“A decision to pursue self-employment where a payor earns no income, is not a reasonable choice. A parent will not be excused from his or her child support obligations in furtherance of unrealistic or unproductive career aspirations or interests. Nor will it be acceptable for a parent to choose to work for future rewards to the detriment of the present needs of his or her children.: Norris v. Riley, 2023 ONCH 121 (CanLII), at para. 95 (g) and 98(c).
However, income cannot be imputed to a party without there being sufficient evidence to ground an income to impute. The party attempting to impute income must provide a breakdown of how the figure being sought to impute was calculated. While the imputation of income is not an exact science, the amount to be imputed as to reference real evidence: Albanez v. Samuda, 2019 ONSC 3610.

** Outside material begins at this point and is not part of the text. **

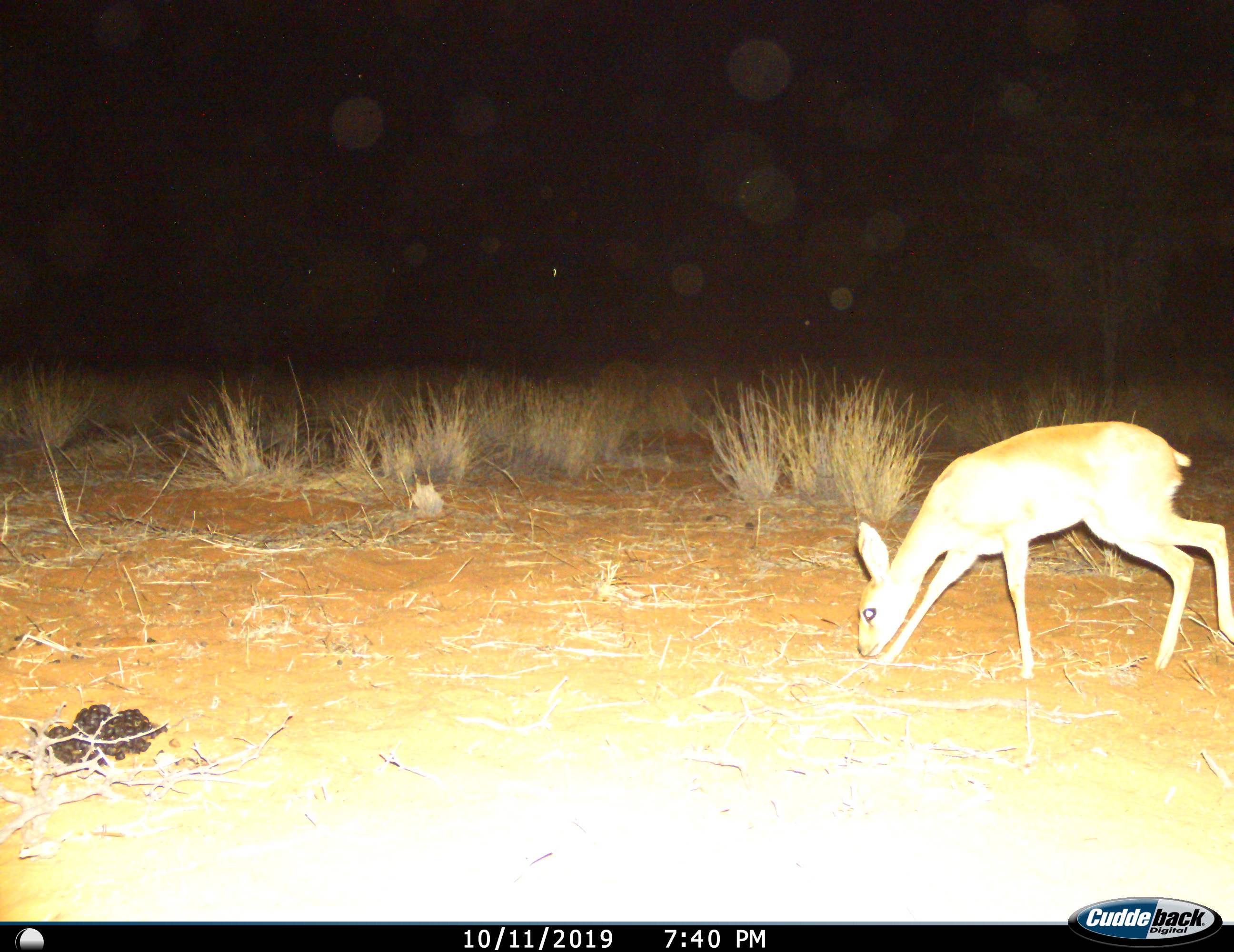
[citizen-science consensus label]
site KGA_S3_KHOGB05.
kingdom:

The onus is on Fiona, since she is seeking the imputation, to “establish an evidentiary foundation for the intentional unemployment or under-employment: employment”: McNeil v. Dunne, 2019 CarswellOnt 6388 (S.C.J.), para. 50. The spouse need only show a prima facie case: McNeil v. Dunne, supra, para. 72. Once established, the burden shifts to the other party “to satisfy the court as to their income level and that income should not be imputed”: A.E v. A.E., 2021 CarswellOnt 18880 (S.C.J.), para. 258. In other words, “the onus shifts to the individual seeking to defend the income position they are taking”: McNeil v. Dunne, supra, para. 72.”